▶ Text:
+++

Probing the prostate tumour microenvironment I: impact of glucose deprivation on a cell model of prostate cancer progression

In the developed world, prostate cancer is the most common cancer diagnosis in men. Although prostate cancer initially presents as a non life-threatening disease, 90% of patients will develop castration resistant prostate cancer (CRPC), which preludes distant metastasis and is largely accountable for prostate cancer associated deaths. This is because as yet, there are no viable molecular therapeutic targets for effective treatment of CRPC. It is now widely accepted that cancer cells can alter their metabolic profile during the course of tumourgenesis and metastasis such that they are able to survive in oxygen and nutrient-poor environments. This work was aimed towards gaining greater mechanistic understanding of how such 'stresses' in the tumour microenvironment impact on both androgen sensitive (LNCaP) and androgen independent (LNCaP-abl and LNCaP-abl-Hof) prostate cancer cell lines. Here we have applied technically robust and reproducible label-free liquid chromatography mass spectrometry analysis for comprehensive proteomic profiling of prostate cancer cell lines under nutrient deficient (low glucose) conditions. This led to the identification of approximately 4,000 proteins - one of the largest protein datasets for prostate cancer cell lines established to date. The biological and clinical significance of proteins showing a significant change in expression as result of low glucose conditions was established. Novel, intuitive workflows were subsequently implemented to ensure the verification of selected proteins of interest in a robust, reproducible and high throughput manner. Overall, these data suggest that this strategy supports identification of protein biomarkers of prostate cancer progression and potential therapeutic targets for CRPC.

+++

▶ Supplied records:
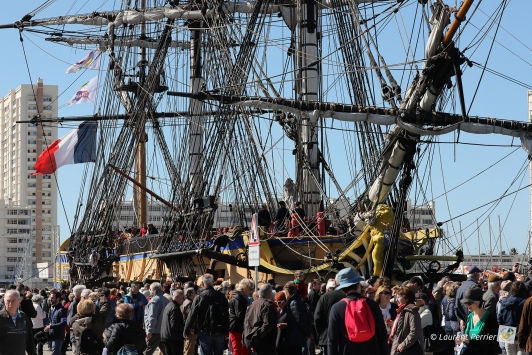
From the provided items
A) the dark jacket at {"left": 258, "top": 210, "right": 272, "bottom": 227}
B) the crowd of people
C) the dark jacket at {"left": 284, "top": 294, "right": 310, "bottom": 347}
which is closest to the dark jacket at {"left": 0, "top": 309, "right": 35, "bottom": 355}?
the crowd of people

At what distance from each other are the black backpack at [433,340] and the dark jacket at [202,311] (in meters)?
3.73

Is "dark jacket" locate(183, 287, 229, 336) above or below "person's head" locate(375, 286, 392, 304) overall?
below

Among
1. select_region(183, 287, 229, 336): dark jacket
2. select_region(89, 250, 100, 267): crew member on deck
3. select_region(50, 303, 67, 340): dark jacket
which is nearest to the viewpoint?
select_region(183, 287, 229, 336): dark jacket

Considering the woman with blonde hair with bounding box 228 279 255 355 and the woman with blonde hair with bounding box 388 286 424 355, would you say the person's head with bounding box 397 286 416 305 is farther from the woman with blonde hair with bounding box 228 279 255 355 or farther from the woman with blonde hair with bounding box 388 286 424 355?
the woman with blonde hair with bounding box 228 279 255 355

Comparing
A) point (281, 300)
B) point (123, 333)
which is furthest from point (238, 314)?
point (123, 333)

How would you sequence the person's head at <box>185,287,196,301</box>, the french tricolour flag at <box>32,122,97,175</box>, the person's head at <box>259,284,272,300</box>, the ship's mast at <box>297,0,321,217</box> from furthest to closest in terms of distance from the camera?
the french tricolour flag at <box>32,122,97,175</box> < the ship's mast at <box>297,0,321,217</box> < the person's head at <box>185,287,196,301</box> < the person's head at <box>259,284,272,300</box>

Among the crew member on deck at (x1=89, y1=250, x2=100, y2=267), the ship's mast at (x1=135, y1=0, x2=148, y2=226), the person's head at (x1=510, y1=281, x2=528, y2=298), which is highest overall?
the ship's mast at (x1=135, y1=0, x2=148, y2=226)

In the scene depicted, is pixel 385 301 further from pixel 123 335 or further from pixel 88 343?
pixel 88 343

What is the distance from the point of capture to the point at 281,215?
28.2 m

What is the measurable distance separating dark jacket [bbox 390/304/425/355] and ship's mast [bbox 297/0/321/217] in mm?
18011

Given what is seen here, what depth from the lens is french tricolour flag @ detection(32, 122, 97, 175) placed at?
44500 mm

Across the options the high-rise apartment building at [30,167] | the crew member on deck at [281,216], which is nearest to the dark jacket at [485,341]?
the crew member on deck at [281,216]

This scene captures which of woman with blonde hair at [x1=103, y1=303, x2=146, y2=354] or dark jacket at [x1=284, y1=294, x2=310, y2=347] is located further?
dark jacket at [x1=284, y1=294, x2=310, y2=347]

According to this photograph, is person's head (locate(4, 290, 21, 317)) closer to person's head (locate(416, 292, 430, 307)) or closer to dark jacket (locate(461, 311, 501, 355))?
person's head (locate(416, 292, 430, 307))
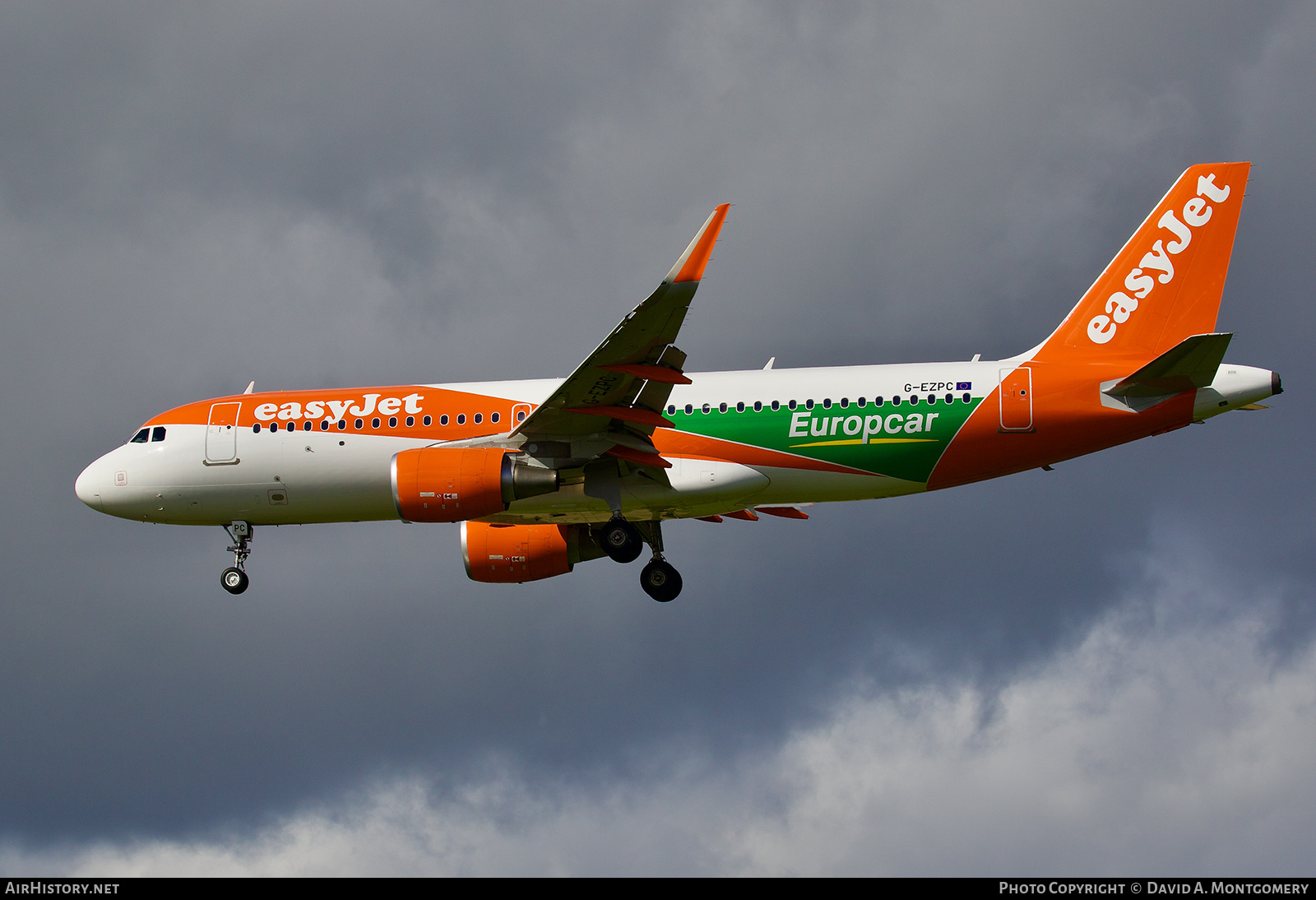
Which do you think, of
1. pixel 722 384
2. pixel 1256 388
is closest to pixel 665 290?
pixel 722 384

+++

▶ Action item:
According to the text on glucose deprivation in prostate cancer cell lines, about how many proteins did the proteomic profiling identify?

▶ Answer box:
Approximately 4,000 proteins.